Volume death: If a RAID 0 volume goes, then so does the .img that Starwind stores on it. This means that fast sync will be impossible, and you will have to do a full sync, but even this requires there to be an img at the other end. So you have to copy the img across after recreating the volume, or choose full sync when you create the volume. Either way, the full .img is going to have to be transferred.

Anton: cpu failure?! That's got to be rare, even with my luck that's never happened to me!

Tue May 10, 2011 3:03 pm

OK, "CPU failure" should be actually read as "CPU fan failure"

P.S. It's around 50 degrees in our server room now... Industrial air condition is not enough. And it's only mid-May.

Aitor_Ibarra wrote:Hi nbarsotti,

I didn't realise you were talking about SSDs. X25-M has been pretty good in my experience and if you are keeping loads of spare area - either by just not having that many writes, or by over provisioning, then you should be fine. Of course an SSD can fail for reasons other than write endurance, but I'd expect reliability as a whole to be much better than HDD. So, RAID0 isn't such a risk, especially with Starwind HA. I would suggest you look at LSI RAID controllers, as they have some features that may help. #1 is the abililty to start migrating data off an SSD in a RAID0 to another drive if it starts having SMART errors. This is almost as good as having a hotspare on a non-R0 volume. #2 is the FastPath feature (optional extra) which improves performance with SSDs (I'm not sure what the secret sauce is, but it does very well). And #3 is the CacheCade feature. This may or may not interest you - it allows you to use up to 512GB of RAID 0 SSD as a read cache for a larger HDD based volume.
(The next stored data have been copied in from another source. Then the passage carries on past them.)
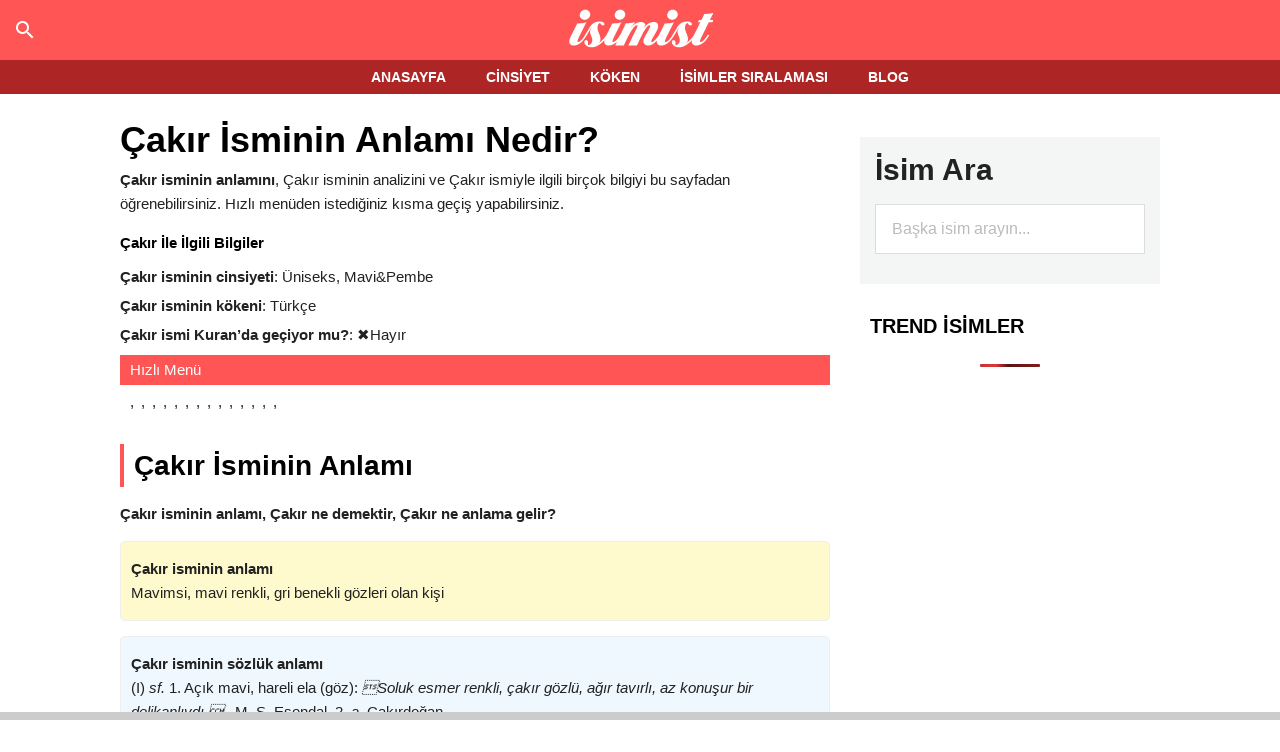

--- FILE ---
content_type: text/html; charset=utf-8
request_url: https://www.google.com/recaptcha/api2/aframe
body_size: 268
content:
<!DOCTYPE HTML><html><head><meta http-equiv="content-type" content="text/html; charset=UTF-8"></head><body><script nonce="Z7jxxQAl420F2WQDv39Hjg">/** Anti-fraud and anti-abuse applications only. See google.com/recaptcha */ try{var clients={'sodar':'https://pagead2.googlesyndication.com/pagead/sodar?'};window.addEventListener("message",function(a){try{if(a.source===window.parent){var b=JSON.parse(a.data);var c=clients[b['id']];if(c){var d=document.createElement('img');d.src=c+b['params']+'&rc='+(localStorage.getItem("rc::a")?sessionStorage.getItem("rc::b"):"");window.document.body.appendChild(d);sessionStorage.setItem("rc::e",parseInt(sessionStorage.getItem("rc::e")||0)+1);localStorage.setItem("rc::h",'1768677442020');}}}catch(b){}});window.parent.postMessage("_grecaptcha_ready", "*");}catch(b){}</script></body></html>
Useful for when you run out of RAM for Starwind cache.

Volume death: If a RAID 0 volume goes, then so does the .img that Starwind stores on it. This means that fast sync will be impossible, and you will have to do a full sync, but even this requires there to be an img at the other end. So you have to copy the img across after recreating the volume, or choose full sync when you create the volume. Either way, the full .img is going to have to be transferred.

Anton: cpu failure?! That's got to be rare, even with my luck that's never happened to me!

nbarsotti · Tue May 10, 2011 3:16 pm

Thank you for all the input. I might build 4 strips of 2 rather than 1 strip of 8 based on your recommendation.

Tue May 10, 2011 3:36 pm

Make sense. If you'd manage to run performance tests and share results with us your feedback would be appreciated greatly!

nbarsotti wrote:Thank you for all the input. I might build 4 strips of 2 rather than 1 strip of 8 based on your recommendation.